# Ginger Snap question.



## sharlin (Feb 26, 2007)

Not at all.
As a matter of fact ginger is beneficial for dogs that have motion sickness problems.
I used to give Skyler the Skypup 1-2 ginger snaps before a car ride otherwise he'd get sick. Calming to the body and the mind Only bad thing might be they each want a glass of cold milk to have with it!! lol


----------



## Bender (Dec 30, 2008)

Mine prefer them dipped in mint tea, but I'm sure on the floor is fine this time. Next time tea please!

Lana


----------



## RedDogs (Jan 30, 2010)

FYI.... while we don't want to intentionally be giving our dogs chocolate, most chocolate/chocolate chip type cookies would not cause harm....

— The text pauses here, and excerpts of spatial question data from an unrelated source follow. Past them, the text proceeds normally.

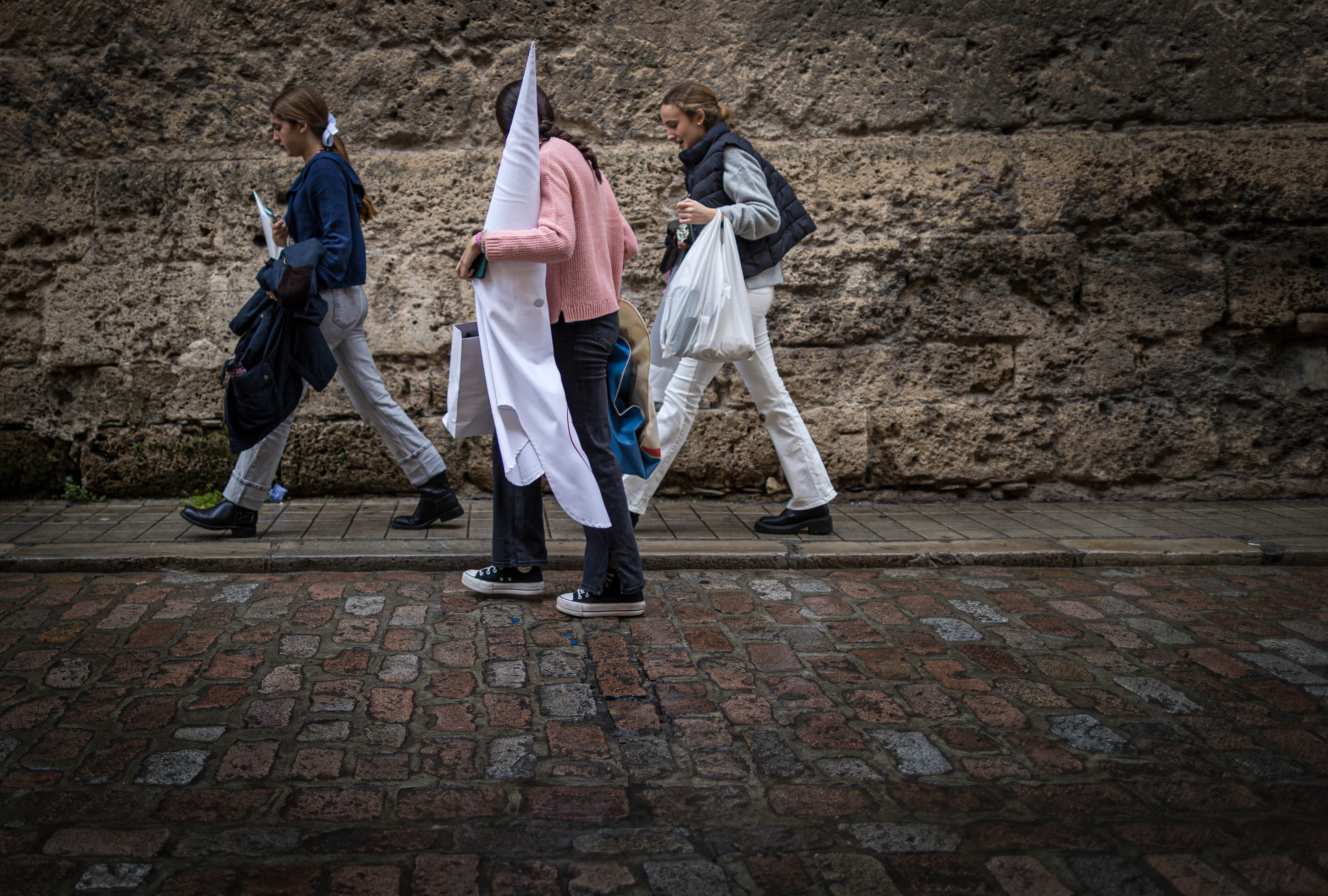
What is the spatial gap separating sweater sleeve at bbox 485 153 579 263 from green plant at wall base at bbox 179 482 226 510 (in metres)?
2.64

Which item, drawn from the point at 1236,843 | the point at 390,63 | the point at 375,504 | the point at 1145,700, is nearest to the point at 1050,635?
the point at 1145,700

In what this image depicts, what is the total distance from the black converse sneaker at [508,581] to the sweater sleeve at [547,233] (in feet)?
3.88

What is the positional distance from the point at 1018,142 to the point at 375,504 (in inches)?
153

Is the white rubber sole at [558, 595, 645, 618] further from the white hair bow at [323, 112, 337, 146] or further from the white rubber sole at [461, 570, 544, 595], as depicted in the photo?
the white hair bow at [323, 112, 337, 146]

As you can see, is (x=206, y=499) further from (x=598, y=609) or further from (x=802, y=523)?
(x=802, y=523)

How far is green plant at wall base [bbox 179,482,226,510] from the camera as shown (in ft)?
18.2

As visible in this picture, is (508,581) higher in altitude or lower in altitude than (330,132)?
lower

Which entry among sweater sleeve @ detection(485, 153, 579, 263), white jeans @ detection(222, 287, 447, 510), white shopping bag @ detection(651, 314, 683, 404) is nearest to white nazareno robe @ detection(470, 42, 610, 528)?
sweater sleeve @ detection(485, 153, 579, 263)

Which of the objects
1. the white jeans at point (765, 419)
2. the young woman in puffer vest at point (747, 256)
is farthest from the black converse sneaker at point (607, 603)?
the white jeans at point (765, 419)

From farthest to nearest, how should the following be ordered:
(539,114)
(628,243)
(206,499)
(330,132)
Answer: (206,499) < (330,132) < (628,243) < (539,114)

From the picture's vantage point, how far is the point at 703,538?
4.95m

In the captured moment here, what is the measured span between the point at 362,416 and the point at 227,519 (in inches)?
29.4

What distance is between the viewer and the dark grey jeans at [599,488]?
3.78 meters

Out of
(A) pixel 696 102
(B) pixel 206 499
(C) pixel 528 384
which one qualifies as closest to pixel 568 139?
(C) pixel 528 384
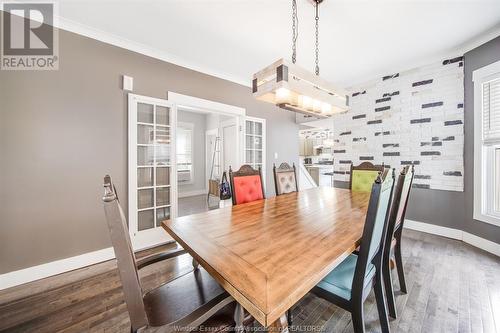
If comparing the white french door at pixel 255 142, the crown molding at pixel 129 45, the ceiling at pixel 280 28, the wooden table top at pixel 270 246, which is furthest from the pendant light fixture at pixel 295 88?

Here's a great chart on that:
http://ngm.nationalgeographic.com/2007/10/pets/chocolate-chart-interactive

Dark chocolate, grapes, and rasins, and types of sugar-free candy are the only super dangerous foods where an immediate trip to the vet is a good idea.


----------



## Aria (Jan 21, 2010)

I've heard that Ginger Snaps help with car sickness. Aria has a real problem with that. No problem getting in the car and always excited to be going out somewhere. But after about 1 1/2 to 2 hours she will throw up. We tried Gravol but no effect. So I thought to try Ginger Snaps. But when I looked for them in the supermarket, the only ones they have do not have ginger in them only artificial flavour. While a placebo effect might work on me I don't think it would have much effect on Aria. Any idea where to get the real thing?


----------